Trump staged a White House event with small-business owners who could benefit from his order. The White House says it is likely to encourage creation of an array of cheap insurance plans that do not have to comply with existing consumer protection and benefit rules mandating that certain types of medical care, including mental health treatment and delivery of babies, be included in insurance policies sold in the U.S.

The U.S. leader said his changes will end the "nightmare of Obamacare," the popular term for the Affordable Care Act that was former president Barack Obama's signature legislative achievement.

"You'll have such great prices for such great care," Trump declared. "People will have great, great health care. And when I say people, I mean by the millions and millions"

Kentucky Sen. Rand Paul, a longtime Obamacare critic, stood alongside Trump, calling his executive order "the biggest free market reform of health care in a generation."

The new policies could attract younger people and healthier people to buy individual insurance policies that, with more benefits, have proved too costly under Obamacare. But the changes could leave older and sicker Americans left to buy policies under Obamacare, with insurance companies likely imposing even higher insurance premiums.

Campaign pledge

Since he took office early this year, Trump pushed Republican lawmakers to live up to their seven-year vow to dismantle Obamacare. The House of Representatives narrowly voted to repeal the law in May, but Senate versions of the overhaul were twice defeated in recent months, with unified Democratic opposition and a handful of Republicans killing the legislation.

Trump has repeatedly attacked Republican lawmakers for failing to repeal and replace the national health care law and hopes with the executive order he can accomplish much the same. But some of the changes could take months to take effect, with federal agencies required to hold hearings and ask for comments from interested parties.

FILE - A person walks by a health care insurance office in Hialeah, Florida. National polls in the U.S. have shown voters favored keeping Obamacare, not Republican plans to repeal it.
FILE - A person walks by a health care insurance office in Hialeah, Florida. National polls in the U.S. have shown voters favored keeping Obamacare, not Republican plans to repeal it.

Critics point to downsides

Critics of Trump's order say that by allowing sale of the cheaper policies, the Obamacare insurance markets are likely over time to be undermined, with insurers dropping policies with a broad list of benefits. The new rules will allow the establishment of association health plans under which groups of small businesses would be allowed to band together to negotiate health care benefits for their employees, much like individual companies do now. The new policies could also ease the path for the purchase of short-term policies, which Obamacare limited to three months but Trump's order will likely extend to nearly a year.

The Trump changes are likely to chiefly affect about 8 million Americans who buy individual health care insurance policies and earn too much money to receive government subsidies that protect 9 million poorer people from insurance cost increases in the individual market. Those subsidies now look to be in danger.

In the U.S., half or more of the working population gets health insurance paid mostly by their employer with lesser contributions from the workers. Millions of older people, those older than 65, get 80 percent of their medical costs paid by the government. Disabled people also receive government health care benefits.

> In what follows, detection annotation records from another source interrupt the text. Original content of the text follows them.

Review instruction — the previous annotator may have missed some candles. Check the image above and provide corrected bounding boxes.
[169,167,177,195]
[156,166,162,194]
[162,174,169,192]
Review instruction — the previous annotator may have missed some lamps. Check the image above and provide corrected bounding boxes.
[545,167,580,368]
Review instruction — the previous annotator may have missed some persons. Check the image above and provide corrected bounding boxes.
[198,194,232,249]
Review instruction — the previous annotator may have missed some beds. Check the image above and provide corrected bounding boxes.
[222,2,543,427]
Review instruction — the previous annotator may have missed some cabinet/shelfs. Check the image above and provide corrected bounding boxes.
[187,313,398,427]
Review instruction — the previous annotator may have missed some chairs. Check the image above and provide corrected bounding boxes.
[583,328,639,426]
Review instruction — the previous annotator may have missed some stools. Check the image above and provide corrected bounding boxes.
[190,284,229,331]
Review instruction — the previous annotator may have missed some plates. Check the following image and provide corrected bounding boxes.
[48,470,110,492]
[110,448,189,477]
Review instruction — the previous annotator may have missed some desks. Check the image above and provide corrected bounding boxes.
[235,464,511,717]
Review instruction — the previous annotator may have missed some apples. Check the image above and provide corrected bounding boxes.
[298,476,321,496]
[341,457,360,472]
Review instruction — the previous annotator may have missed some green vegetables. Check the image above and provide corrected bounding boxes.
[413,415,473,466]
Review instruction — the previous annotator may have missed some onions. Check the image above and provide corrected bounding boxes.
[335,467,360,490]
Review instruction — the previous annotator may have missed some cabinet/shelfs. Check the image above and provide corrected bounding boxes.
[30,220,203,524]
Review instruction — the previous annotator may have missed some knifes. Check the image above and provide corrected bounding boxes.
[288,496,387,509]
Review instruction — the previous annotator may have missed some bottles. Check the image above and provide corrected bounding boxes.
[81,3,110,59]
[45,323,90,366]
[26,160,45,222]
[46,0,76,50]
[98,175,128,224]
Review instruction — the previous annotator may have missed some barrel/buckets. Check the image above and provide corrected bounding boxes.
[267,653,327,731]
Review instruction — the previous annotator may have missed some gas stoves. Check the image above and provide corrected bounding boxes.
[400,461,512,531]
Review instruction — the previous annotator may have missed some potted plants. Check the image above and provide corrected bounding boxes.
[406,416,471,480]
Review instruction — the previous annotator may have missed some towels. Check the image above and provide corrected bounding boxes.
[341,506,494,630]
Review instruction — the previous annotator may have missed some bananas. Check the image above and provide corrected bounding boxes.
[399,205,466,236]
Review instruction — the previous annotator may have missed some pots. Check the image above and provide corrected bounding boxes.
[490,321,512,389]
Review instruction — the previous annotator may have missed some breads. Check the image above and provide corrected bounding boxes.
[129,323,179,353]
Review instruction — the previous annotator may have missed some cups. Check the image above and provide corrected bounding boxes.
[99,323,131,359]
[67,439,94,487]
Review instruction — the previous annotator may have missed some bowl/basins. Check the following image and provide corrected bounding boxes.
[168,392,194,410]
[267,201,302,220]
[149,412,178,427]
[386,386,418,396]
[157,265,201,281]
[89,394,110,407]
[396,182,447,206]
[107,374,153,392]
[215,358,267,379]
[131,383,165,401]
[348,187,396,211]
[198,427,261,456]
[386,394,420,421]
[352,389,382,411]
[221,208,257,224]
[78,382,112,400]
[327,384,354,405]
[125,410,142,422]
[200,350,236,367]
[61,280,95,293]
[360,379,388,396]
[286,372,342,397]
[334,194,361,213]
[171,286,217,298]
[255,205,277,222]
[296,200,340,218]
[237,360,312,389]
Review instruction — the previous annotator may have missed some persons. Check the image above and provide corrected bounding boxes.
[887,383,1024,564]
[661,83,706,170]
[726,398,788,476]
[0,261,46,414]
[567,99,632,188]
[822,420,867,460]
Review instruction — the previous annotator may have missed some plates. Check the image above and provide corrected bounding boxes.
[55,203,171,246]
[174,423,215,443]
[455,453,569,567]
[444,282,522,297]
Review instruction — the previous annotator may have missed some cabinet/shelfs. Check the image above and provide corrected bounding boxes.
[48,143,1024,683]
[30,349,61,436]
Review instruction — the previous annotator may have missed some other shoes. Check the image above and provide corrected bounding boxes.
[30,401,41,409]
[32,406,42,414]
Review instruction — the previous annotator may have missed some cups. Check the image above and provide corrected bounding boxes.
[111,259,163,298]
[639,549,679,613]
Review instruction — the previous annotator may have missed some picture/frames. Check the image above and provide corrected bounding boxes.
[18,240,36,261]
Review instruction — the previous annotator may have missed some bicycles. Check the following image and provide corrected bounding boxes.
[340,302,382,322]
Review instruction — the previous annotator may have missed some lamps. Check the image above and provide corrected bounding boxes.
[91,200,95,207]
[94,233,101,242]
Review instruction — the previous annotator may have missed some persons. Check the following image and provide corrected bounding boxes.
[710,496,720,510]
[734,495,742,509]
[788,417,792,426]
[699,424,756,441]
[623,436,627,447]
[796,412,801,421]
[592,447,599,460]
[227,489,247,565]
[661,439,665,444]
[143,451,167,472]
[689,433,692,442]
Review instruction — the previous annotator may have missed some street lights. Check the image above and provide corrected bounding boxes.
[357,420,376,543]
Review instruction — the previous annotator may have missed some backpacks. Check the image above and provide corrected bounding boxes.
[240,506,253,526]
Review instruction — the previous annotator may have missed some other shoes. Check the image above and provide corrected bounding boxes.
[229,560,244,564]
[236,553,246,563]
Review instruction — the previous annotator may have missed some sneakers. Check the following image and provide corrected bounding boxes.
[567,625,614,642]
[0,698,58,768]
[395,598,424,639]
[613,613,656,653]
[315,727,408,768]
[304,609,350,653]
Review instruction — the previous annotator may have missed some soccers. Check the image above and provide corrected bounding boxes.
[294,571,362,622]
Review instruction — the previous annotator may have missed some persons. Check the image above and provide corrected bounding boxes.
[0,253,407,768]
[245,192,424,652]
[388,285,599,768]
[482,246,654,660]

Obamacare was approved by Congress in 2010, but without a single Republican lawmaker voting for it. Under it, about 20 million people who previously had no health insurance to help pay their medical bills were able to gain coverage.

But Republican lawmakers intensely disliked it, viewing it as government overreach, especially a mandate for almost all Americans to buy health insurance coverage or pay a penalty if they did not, and have assailed the law because of the rising cost of insurance premiums. But they failed in dozens of attempts to repeal the law, even after the Republican Trump assumed office in January and Republicans controlled both chambers of Congress.

National polls in the U.S. have shown voters favored keeping Obamacare, not Republican plans to repeal it.